• How to complete this task
Begin at the line containing "Изображения кабинета." in the records below, end at the line containing "На Київщині удосконалюється", and retype each line in that span exactly. No other line and no image should appear.

• Source material
Content starts
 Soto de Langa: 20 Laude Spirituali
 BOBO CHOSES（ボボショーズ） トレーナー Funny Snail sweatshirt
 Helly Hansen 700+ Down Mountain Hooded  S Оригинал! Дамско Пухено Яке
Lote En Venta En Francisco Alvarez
Content ends
Content starts
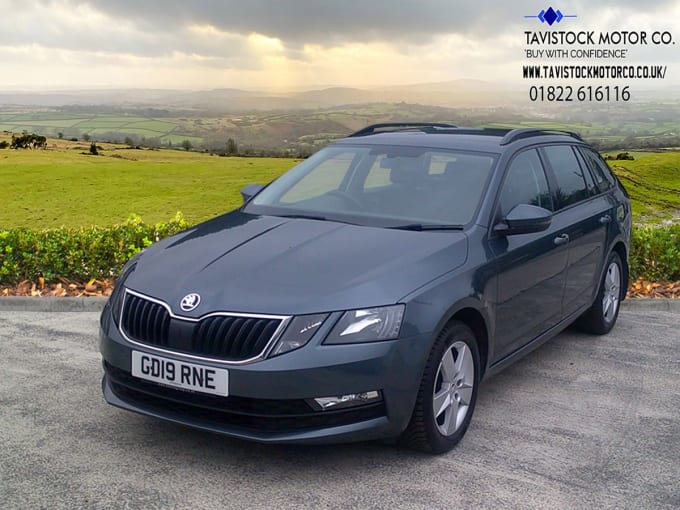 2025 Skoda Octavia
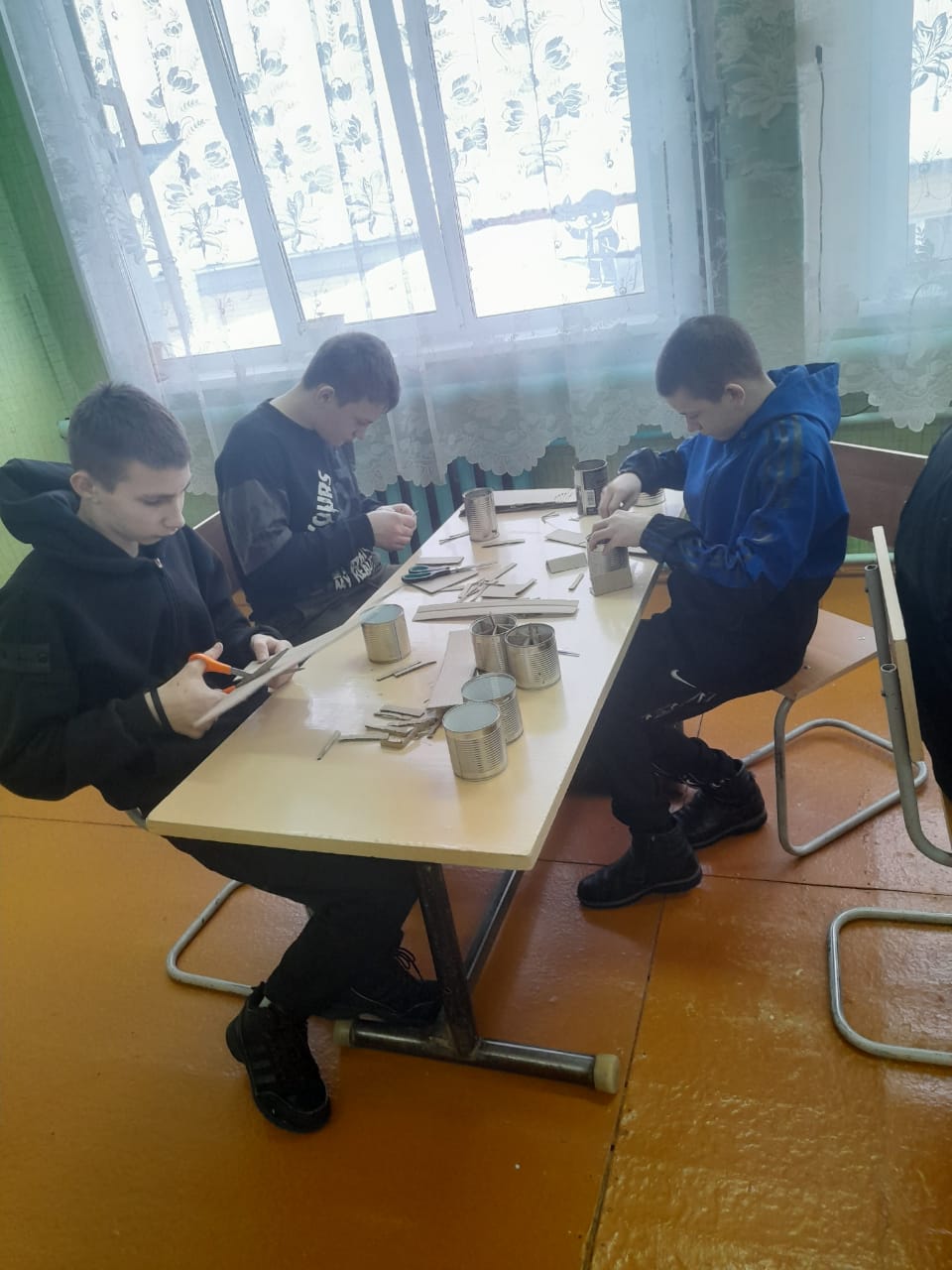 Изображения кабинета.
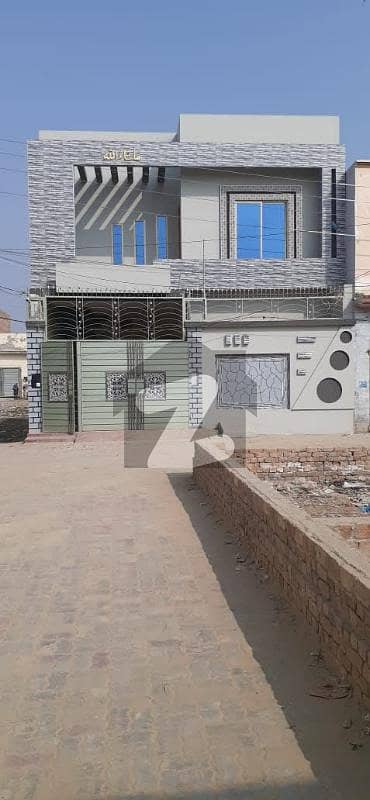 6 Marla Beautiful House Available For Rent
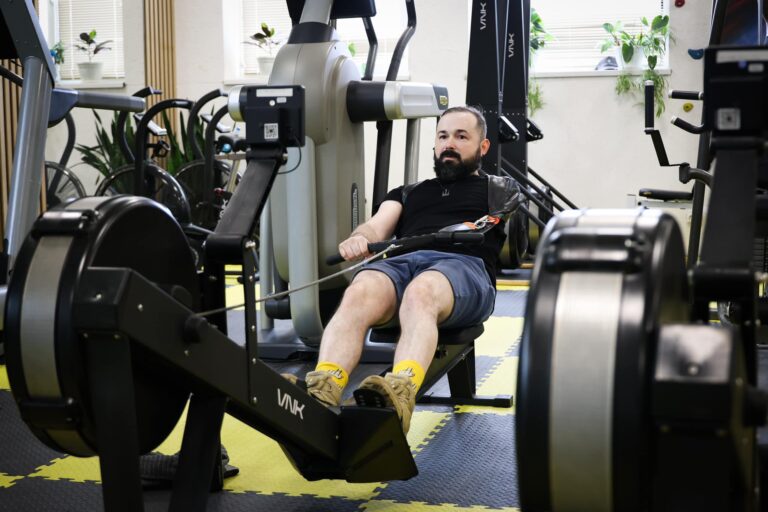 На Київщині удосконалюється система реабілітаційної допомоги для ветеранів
Content ends
• Task result
 Изображения кабинета.
 6 Marla Beautiful House Available For Rent
 На Київщині удосконалюється система реабілітаційної допомоги для ветеранів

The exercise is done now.